> Problem requirements:
Copy exactly the lines starting at the one that contains "Chicken Trivandrum (Boneless)" and running through the end of the material below. Exclude any pictures.

> Given data:
■ ■ ■ ■

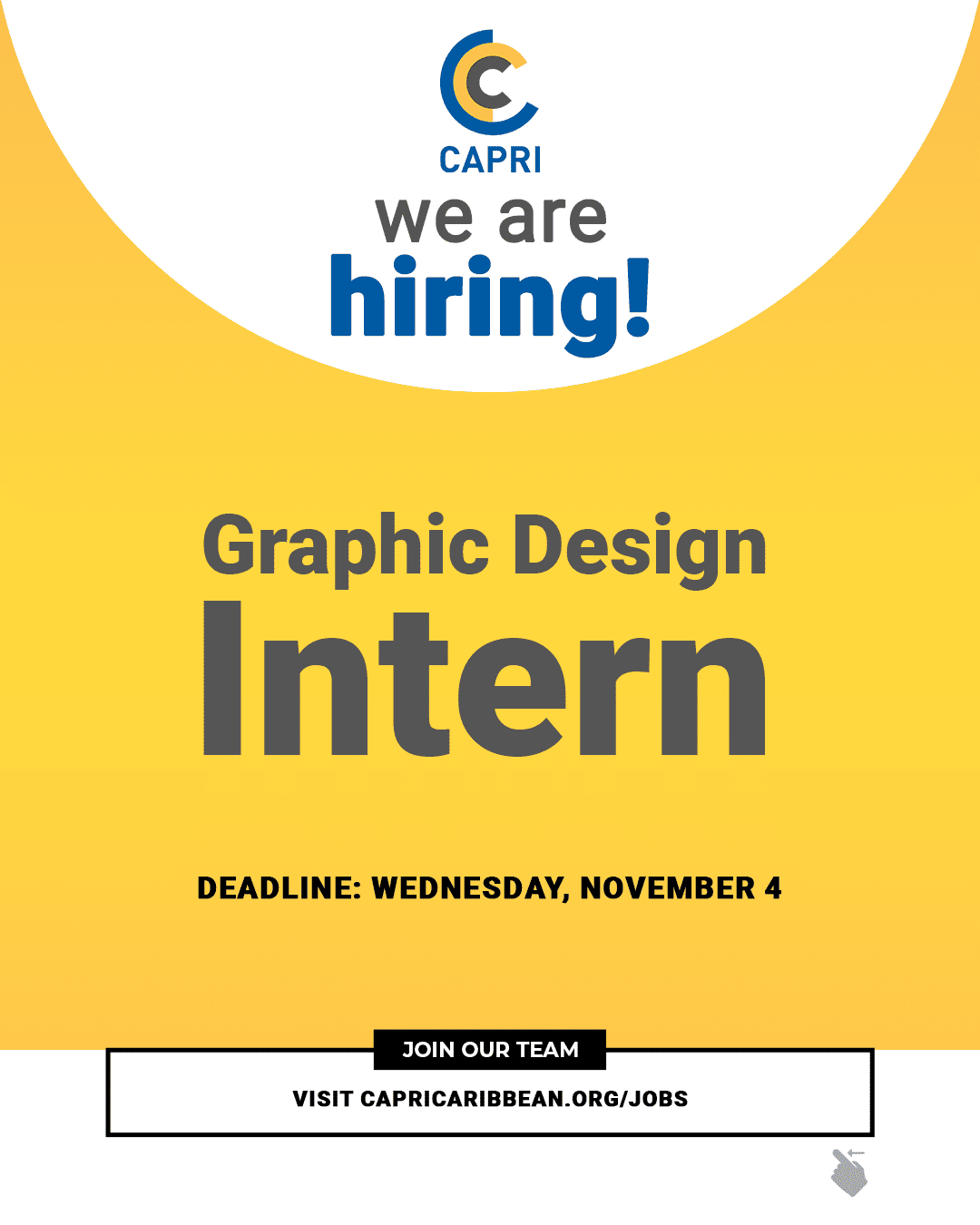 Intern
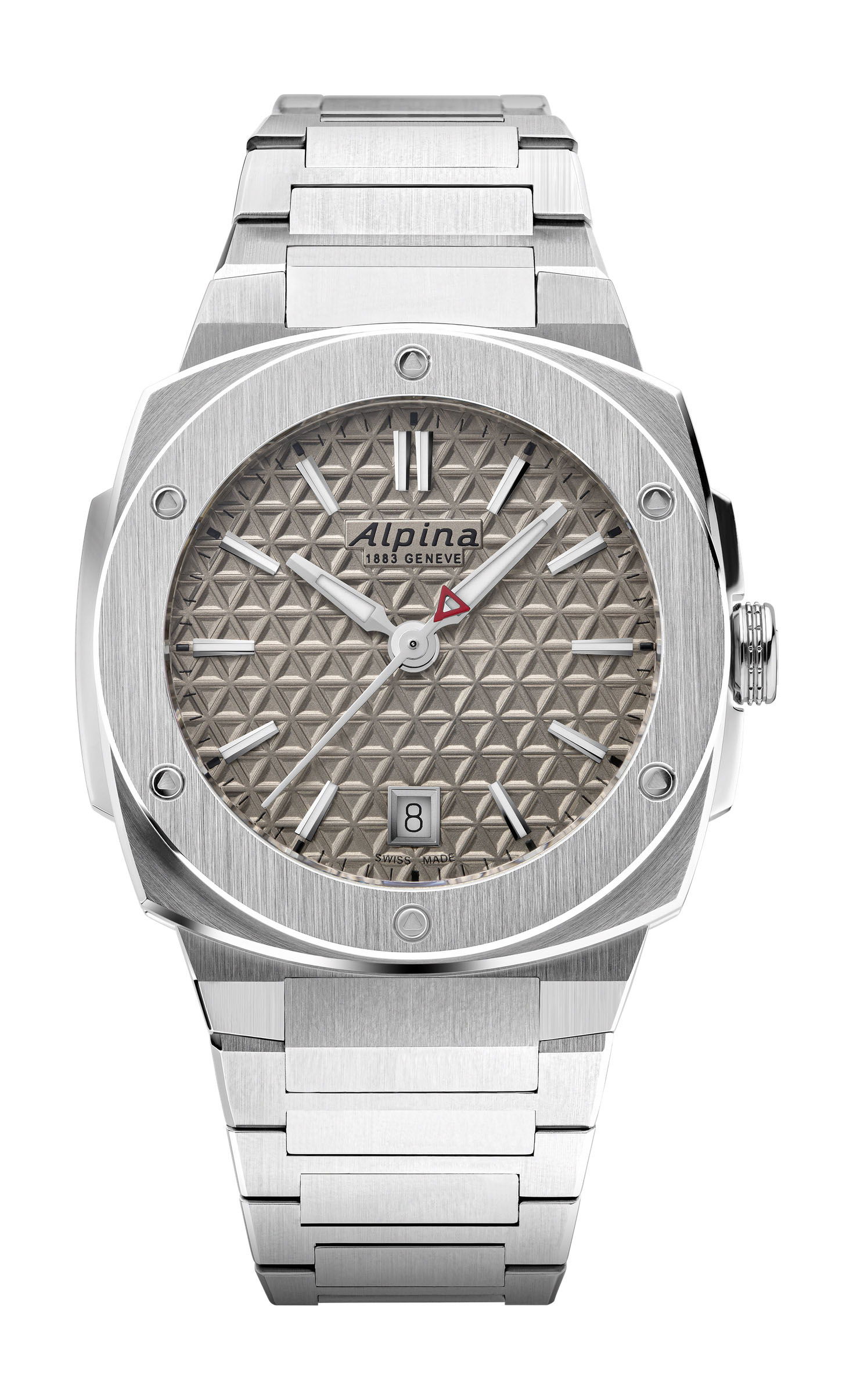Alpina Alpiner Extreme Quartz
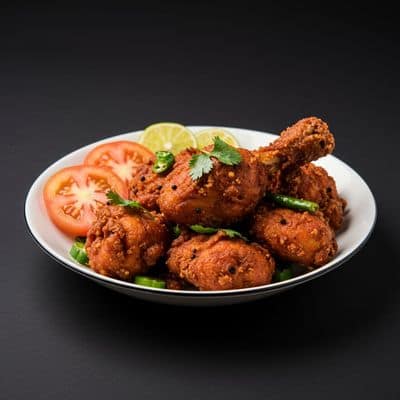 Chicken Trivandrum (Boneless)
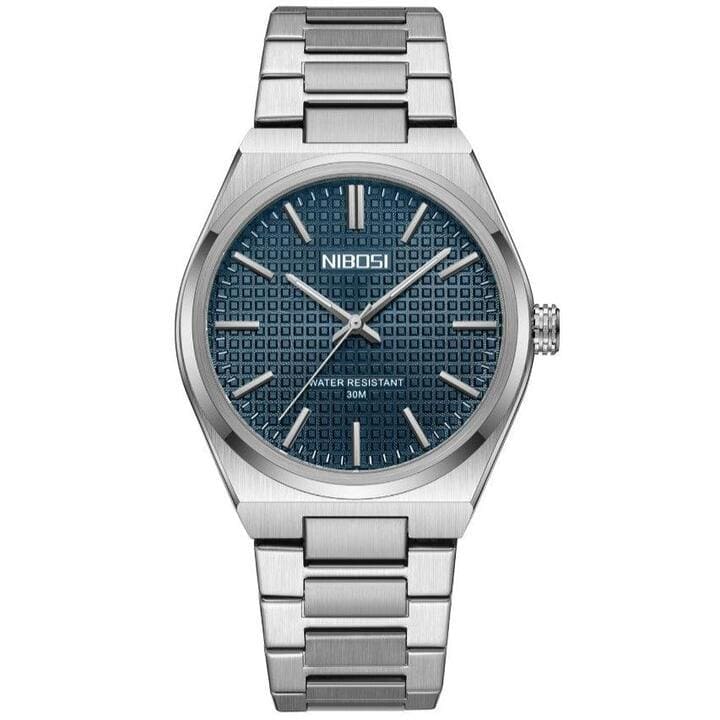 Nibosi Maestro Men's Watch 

■ ■ ■ ■

> Result of this task:
 Chicken Trivandrum (Boneless)
 Nibosi Maestro Men's Watch 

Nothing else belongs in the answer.